Ancient Warfare Vol VI, Issue 1: From Heroes to Hoplites: Warfare in Archaic Greece

Ancient Warfare Vol VI, Issue 1: From Heroes to Hoplites: Warfare in Archaic Greece

Ancient Warfare Vol VI, Issue 1: From Heroes to Hoplites: Warfare in Archaic Greece

Esta edição da revista Ancient Warfare enfoca a natureza da guerra na Ilíada de Homero, como as coisas mudaram com o período Arcaico e o nascimento do hoplita e da falange, bem como examinando o contraste entre o grupo organizado de luta do hoplita e o façanhas individuais do herói homérico.

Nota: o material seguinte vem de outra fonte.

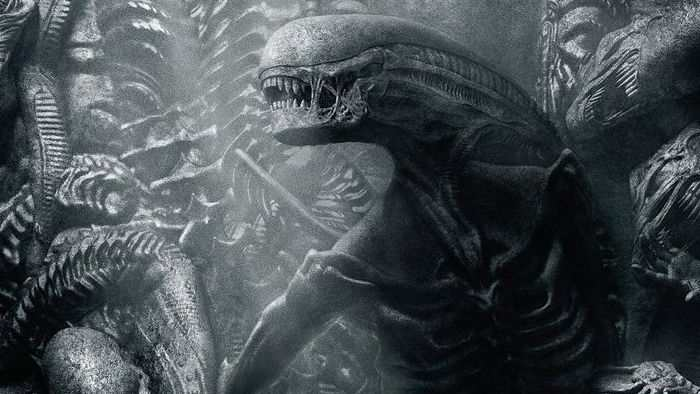 Alien Covenant - Recensione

Para fazer isso, começamos com um olhar sobre a realidade da guerra na Ilíada. Surge uma imagem de luta de baixa intensidade entre formações muito abertas, rajadas curtas de combate intenso, muitas vezes entre indivíduos nomeados, um papel importante para o herói, uma aceitação de emboscadas e ataques furtivos e um mundo em que prisioneiros foram mortos e inimigos deixados insepultos .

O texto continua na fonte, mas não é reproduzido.